**Extrait du document**
########################################
L’artiste plasticien Noureddine Fathy : Peindre comme on écrit


Par M’barek Housni
Vendredi 16 Mars 2018

L’artiste plasticien Noureddine Fathy : Peindre comme on écrit
Il arrive parfois qu’on visite un atelier, et qu’on s’y trouve frappé par l’étal chaotiquement agencé de tout le pan d’une vie artistique faite de matériaux et d’œuvres. Dans le sens de la tourmente créatrice. On saisit à la volée l’itinéraire, non pas d’une singularité, mais d’une démarche plastique à part. En ce sens qu’elle est propre à son créateur, et brille par un engagement visible à servir une idée par le biais des couleurs, des formes et des figures.
Cet atelier résume pour une grande partie le travail  de cet artiste sans cesse dans la recherche pour exprimer, abstraction faite de l’enjeu esthétique indéniable, une réflexion par ce qui est art plastique. Aboutissement d’une ambition et d’un moyen d’expression propre.
Le début, c’était comme une entrée, à travers le mythe. Les croyances nébuleuses que fournit la magie lorsqu’elle explique le non compris. Des toiles plutôt sombres, baignant dans des couleurs aux tons ombragés, assombris, comme si l’artiste était en proie à des ténèbres qu’il faut exorciser. Cela a donné les fameux êtres fantomatiques aux contours diffus, étirés ou arrondis. On se sent à les regarder éjecté en ce temps d’enfance à la marocaine où des images idéalisées de personnages rehaussés au rang de héros homériques nous subjuguaient. En les peignant à  sa façon, il nous rappelle nos débuts (ces êtres continueront à ponctuer ici et là tout le travail de l’artiste à des degrés divers). Mais pourquoi le jaune en feu domine dans ce travail ? Là est le secret de toute subjectivité artistique, et elle est plutôt bénéfique, restant ainsi dans le domaine du questionnement pour l’œil, pérennisant ainsi la magie de l’art cette fois-ci.
########################################
**Matériel fourni**
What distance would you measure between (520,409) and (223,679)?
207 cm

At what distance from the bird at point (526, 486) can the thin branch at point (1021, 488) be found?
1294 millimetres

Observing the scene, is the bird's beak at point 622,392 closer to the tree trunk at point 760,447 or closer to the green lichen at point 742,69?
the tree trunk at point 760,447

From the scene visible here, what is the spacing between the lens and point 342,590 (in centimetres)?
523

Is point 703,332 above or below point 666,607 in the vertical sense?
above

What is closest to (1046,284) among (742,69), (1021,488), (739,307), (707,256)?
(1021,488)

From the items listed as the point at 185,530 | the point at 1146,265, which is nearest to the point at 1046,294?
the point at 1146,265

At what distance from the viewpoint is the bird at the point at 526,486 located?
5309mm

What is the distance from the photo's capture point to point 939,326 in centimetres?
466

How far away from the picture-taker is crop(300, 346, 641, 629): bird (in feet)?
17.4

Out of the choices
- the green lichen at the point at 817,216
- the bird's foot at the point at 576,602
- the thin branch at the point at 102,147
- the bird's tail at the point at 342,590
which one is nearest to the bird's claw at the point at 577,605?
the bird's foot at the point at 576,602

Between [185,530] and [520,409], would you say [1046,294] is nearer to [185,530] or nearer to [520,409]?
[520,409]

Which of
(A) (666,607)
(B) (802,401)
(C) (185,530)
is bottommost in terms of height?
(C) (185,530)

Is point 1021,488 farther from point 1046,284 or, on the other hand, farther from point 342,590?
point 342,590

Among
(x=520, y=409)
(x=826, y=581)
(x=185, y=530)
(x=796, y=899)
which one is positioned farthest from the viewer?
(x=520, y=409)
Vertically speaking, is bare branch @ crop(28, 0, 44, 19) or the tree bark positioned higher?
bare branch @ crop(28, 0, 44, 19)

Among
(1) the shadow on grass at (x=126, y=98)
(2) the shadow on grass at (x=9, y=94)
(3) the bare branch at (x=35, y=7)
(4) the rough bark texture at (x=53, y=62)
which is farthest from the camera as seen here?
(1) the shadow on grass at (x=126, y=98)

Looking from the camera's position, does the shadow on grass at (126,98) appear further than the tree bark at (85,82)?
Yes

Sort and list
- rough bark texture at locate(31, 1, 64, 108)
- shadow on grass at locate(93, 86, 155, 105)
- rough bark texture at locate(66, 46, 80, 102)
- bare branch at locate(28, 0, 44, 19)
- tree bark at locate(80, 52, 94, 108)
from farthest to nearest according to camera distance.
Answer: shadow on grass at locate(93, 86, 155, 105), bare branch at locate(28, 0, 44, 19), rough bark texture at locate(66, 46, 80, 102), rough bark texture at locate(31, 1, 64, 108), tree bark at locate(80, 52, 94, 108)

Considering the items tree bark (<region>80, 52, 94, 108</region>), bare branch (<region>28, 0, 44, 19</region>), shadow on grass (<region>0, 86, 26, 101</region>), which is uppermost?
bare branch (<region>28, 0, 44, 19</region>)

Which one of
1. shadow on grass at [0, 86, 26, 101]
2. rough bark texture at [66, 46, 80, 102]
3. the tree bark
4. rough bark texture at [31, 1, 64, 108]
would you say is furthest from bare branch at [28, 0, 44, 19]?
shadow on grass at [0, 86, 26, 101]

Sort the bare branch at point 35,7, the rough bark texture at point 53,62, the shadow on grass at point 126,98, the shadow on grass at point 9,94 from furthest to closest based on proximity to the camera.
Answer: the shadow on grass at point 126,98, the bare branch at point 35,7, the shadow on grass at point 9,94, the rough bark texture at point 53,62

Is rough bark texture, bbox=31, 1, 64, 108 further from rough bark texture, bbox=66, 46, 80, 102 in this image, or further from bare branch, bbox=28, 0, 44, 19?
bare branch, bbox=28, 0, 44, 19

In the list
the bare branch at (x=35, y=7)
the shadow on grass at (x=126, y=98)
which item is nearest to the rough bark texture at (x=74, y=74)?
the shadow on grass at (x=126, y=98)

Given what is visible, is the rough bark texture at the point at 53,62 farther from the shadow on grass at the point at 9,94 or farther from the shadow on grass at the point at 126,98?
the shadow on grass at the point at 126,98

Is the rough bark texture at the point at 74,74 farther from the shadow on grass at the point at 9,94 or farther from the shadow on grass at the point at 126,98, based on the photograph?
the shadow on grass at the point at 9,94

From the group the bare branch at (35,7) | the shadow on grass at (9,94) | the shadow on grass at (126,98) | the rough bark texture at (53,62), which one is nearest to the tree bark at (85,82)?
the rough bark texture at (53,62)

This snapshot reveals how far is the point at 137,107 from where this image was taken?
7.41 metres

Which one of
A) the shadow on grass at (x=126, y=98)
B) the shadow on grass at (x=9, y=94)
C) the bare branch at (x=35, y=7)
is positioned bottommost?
########################################
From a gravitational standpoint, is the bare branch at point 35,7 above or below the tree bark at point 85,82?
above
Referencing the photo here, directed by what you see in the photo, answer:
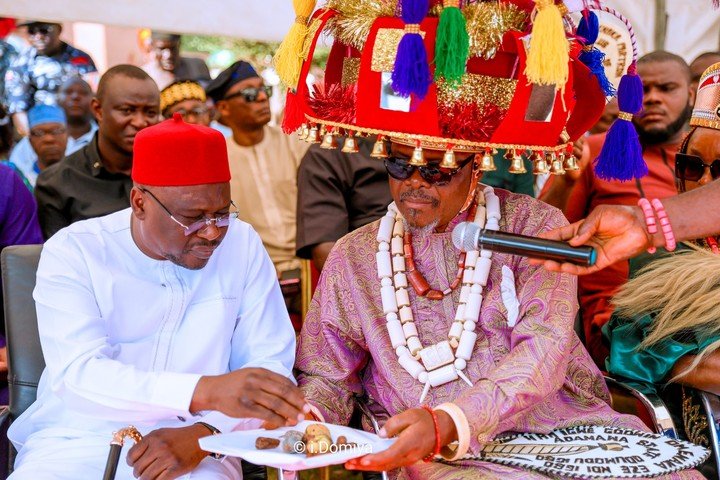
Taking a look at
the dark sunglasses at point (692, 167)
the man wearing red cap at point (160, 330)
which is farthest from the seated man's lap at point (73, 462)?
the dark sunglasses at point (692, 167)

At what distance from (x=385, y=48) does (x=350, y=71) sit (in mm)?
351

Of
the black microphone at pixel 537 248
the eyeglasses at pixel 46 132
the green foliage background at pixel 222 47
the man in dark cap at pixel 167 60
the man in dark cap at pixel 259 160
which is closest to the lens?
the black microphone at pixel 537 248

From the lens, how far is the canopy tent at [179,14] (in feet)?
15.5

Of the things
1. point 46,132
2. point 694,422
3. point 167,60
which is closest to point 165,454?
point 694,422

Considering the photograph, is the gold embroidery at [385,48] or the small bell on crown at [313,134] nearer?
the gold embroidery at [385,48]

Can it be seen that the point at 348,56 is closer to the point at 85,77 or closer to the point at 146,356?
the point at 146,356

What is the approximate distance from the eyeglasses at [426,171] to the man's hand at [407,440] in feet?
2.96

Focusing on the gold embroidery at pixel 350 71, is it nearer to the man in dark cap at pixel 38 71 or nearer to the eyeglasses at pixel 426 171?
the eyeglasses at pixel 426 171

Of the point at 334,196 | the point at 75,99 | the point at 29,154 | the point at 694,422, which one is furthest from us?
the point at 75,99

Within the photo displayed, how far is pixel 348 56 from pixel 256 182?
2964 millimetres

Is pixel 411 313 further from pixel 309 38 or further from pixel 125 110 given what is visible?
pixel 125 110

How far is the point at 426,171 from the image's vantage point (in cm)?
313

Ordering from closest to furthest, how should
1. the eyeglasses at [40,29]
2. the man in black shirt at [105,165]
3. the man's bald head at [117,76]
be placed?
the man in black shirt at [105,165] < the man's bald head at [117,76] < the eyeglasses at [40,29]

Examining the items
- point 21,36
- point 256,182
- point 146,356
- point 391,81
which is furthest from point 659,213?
########################################
**Série d'exercices**
#1 D'après l'article sur Noureddine Fathy, quelle couleur domine dans le travail de l'artiste ?
#2 Dans l'article sur Noureddine Fathy, par quels moyens la démarche de l'artiste sert-elle une idée ? Énumérez-les tous.
#3 Poursuivez, s'il vous plaît, l'article sur Noureddine Fathy à partir de sa dernière phrase.

**Réponses ci-dessous**
#1 Le jaune en feu.

#2 Les couleurs, les formes et les figures.

#3
Puis ce fut la connaissance savante qui est mise en œuvre. Le fameux dialogue Orient-Occident et l’éternelle question de l’apport commun à la civilisation humaine. Noureddine Fathy ne se contente pas d’assimiler l’héritage de la Renaissance, en art et dans le savoir, chose qu’il ne renie pas, au contraire, il le met en évidence avec l’emploi du corps de l’homme de Vitruve en filigrane dans nombre de tableaux, et en différentes postures affectives, douces ou violentes. Comme un rappel, un acquis qui « raisonne » l’art et l’érige comme lieu de réflexion sur l’homme et le monde.  L’artiste lui adjoint les figures de savants musulmans célèbres et l’écrit en lettres arabes, poèmes et autres. Il opère l’apport de la civilisation arabo-musulmane à l’édification du socle de la modernité. En le faisant par le biais de la peinture relève d’une participation personnelle et d’un engagement intime. Le message est clair : peindre par connaissance et non seulement par exploitation d’un acquis culturel propre et d’un talent fructifié par l’académisme. Tout le travail de l’artiste est régi par ce double constant. Il y a ce sentiment d’une urgence à recadrer son travail artistique et l’éloigner de l’instinctif qui est le lot de nombraux artistes et qu’une certaine tendance critique veut y cantonner les arts plastiques marocains. D’ailleurs, l’artiste s’y attelle fréquemment dans ses écrits qui accompagnent son art.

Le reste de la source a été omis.